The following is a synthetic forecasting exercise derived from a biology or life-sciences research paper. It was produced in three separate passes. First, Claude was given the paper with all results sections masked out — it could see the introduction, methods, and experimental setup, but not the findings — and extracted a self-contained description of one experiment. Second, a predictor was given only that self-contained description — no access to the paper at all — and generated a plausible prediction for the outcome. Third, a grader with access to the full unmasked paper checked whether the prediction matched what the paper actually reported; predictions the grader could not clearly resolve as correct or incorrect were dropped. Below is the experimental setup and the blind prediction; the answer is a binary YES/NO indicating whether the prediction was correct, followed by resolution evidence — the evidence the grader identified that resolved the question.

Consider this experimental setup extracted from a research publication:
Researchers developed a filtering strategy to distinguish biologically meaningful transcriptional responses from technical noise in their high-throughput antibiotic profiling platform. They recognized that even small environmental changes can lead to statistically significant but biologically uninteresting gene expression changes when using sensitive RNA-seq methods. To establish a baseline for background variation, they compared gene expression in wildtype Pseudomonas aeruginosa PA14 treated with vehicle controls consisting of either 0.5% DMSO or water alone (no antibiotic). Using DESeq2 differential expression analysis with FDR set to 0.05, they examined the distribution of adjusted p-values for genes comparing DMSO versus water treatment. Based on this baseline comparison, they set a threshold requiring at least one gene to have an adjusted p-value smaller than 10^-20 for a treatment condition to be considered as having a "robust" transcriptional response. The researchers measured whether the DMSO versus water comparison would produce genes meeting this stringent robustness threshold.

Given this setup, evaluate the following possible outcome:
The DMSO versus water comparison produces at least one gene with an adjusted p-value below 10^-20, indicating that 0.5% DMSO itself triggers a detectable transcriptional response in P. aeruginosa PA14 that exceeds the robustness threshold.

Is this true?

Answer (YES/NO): NO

#####

*Exercise objective*
Work out how many lines in the records contain the word "threshold", and give that number by itself.

*Final answer*
2